**ASSIGNED TASK:** Verbatim reproduction of the entries is required; images must be omitted.
ENTRIES PROVIDED START
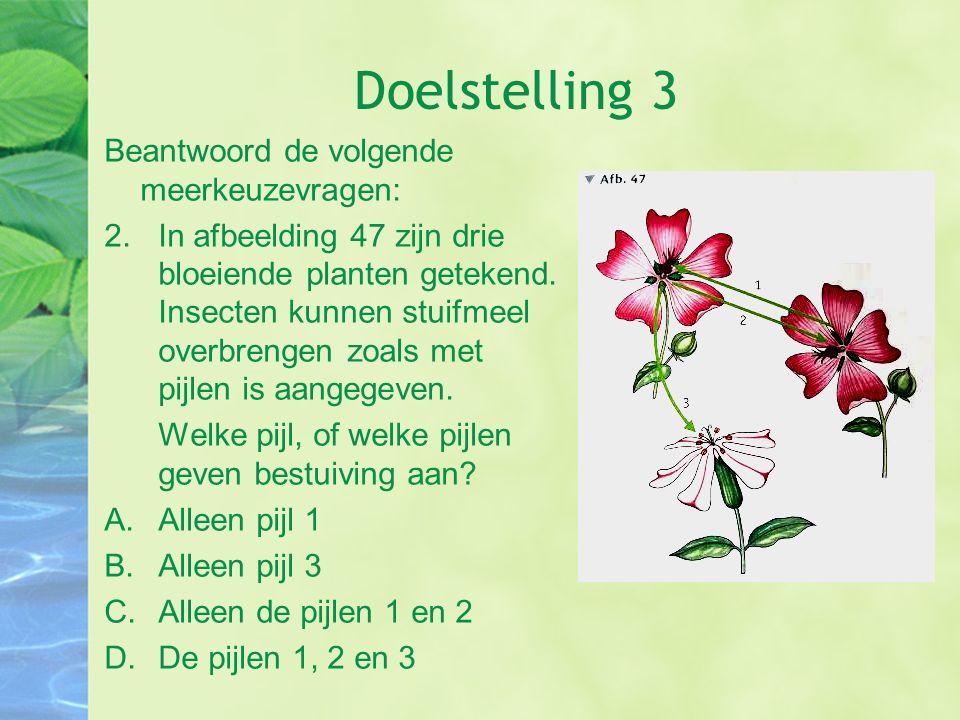 Doelstelling 3 Beantwoord de volgende meerkeuzevragen: 2.In afbeelding 47 zijn drie bloeiende planten getekend. Insecten kunnen stuifmeel overbrengen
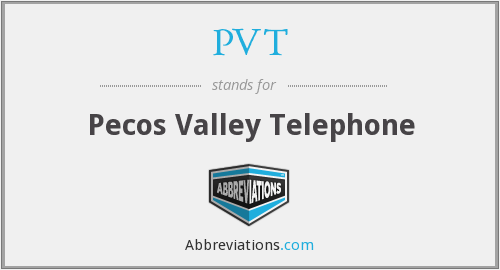 PVT - Pecos Valley Telephone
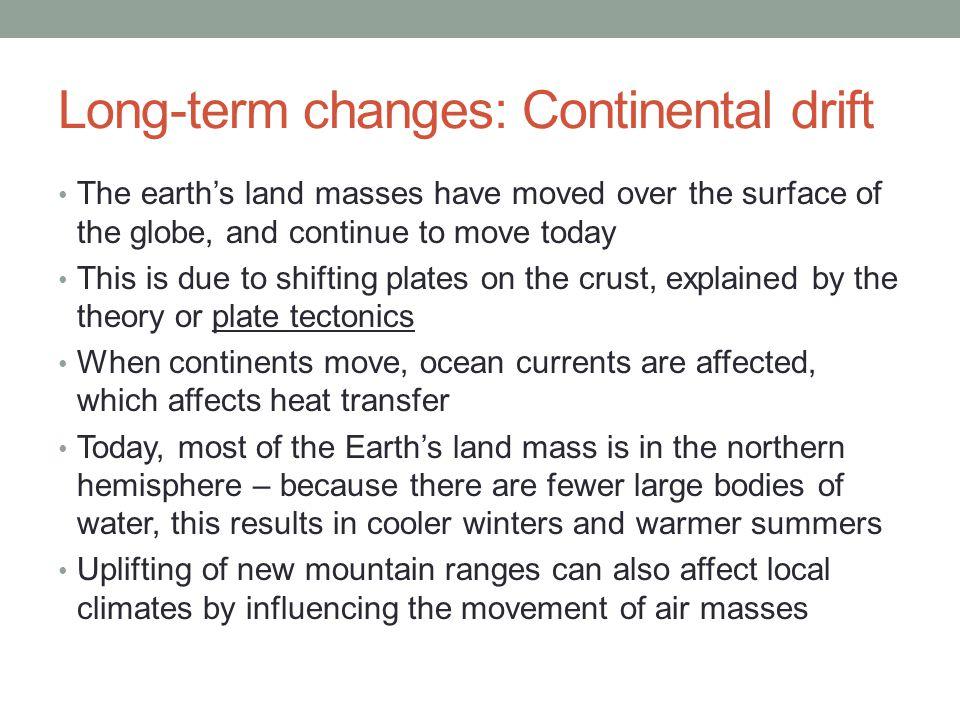 Long-term changes: Continental drift
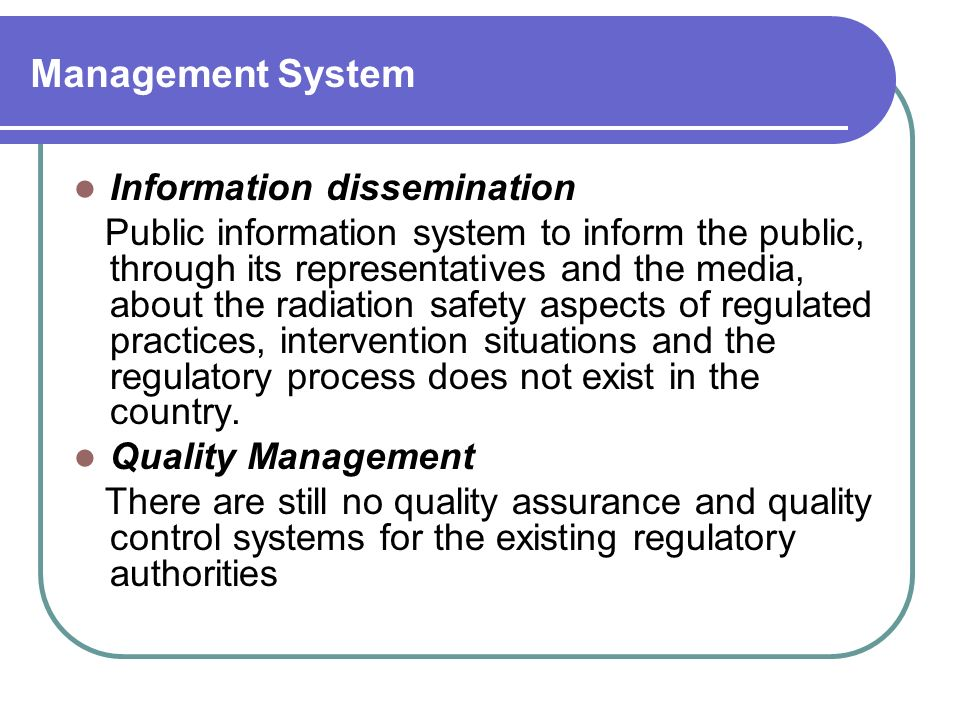 Management System Information dissemination Public information system to inform the public, through its representatives and the media, about the radiation safety aspects of regulated practices, intervention situations and the regulatory process does not exist in the country.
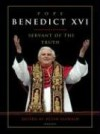 Pope Benedict XVI: Servant of the Truth - Peter Seewald, Kai Diekmann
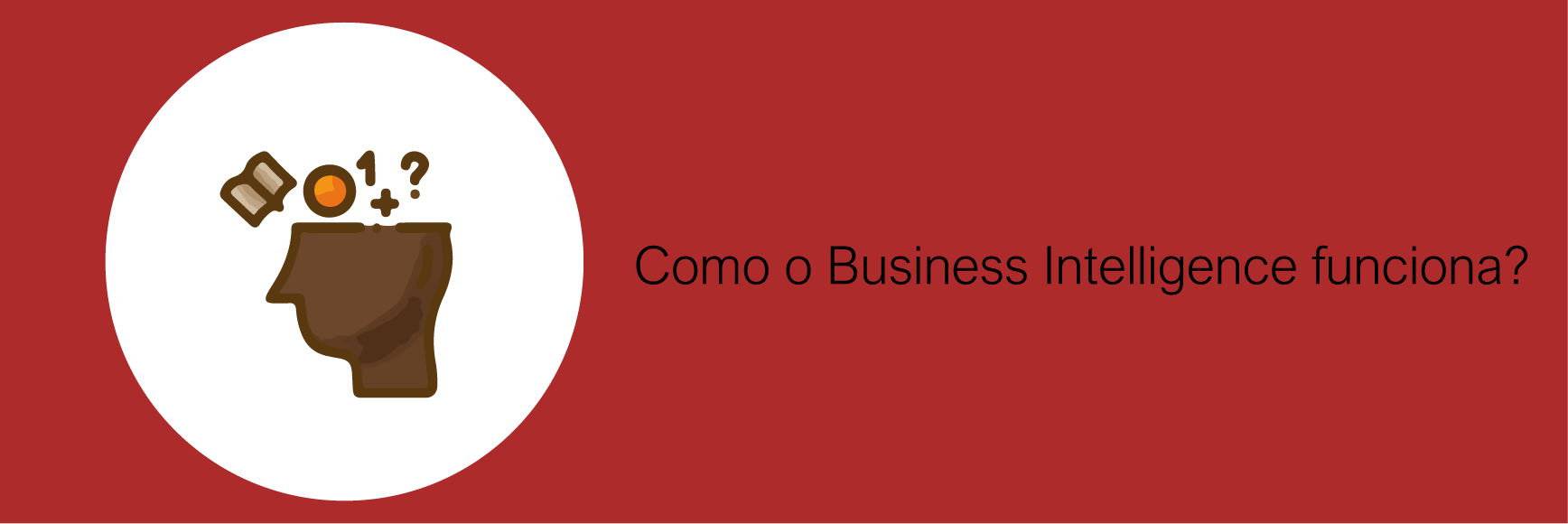 Como o Business Intelligence funciona?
ENTRIES PROVIDED END
**TASK RESULT:**
 Doelstelling 3 Beantwoord de volgende meerkeuzevragen: 2.In afbeelding 47 zijn drie bloeiende planten getekend. Insecten kunnen stuifmeel overbrengen
 PVT - Pecos Valley Telephone
 Long-term changes: Continental drift
 Management System Information dissemination Public information system to inform the public, through its representatives and the media, about the radiation safety aspects of regulated practices, intervention situations and the regulatory process does not exist in the country.
 Pope Benedict XVI: Servant of the Truth - Peter Seewald, Kai Diekmann
 Como o Business Intelligence funciona?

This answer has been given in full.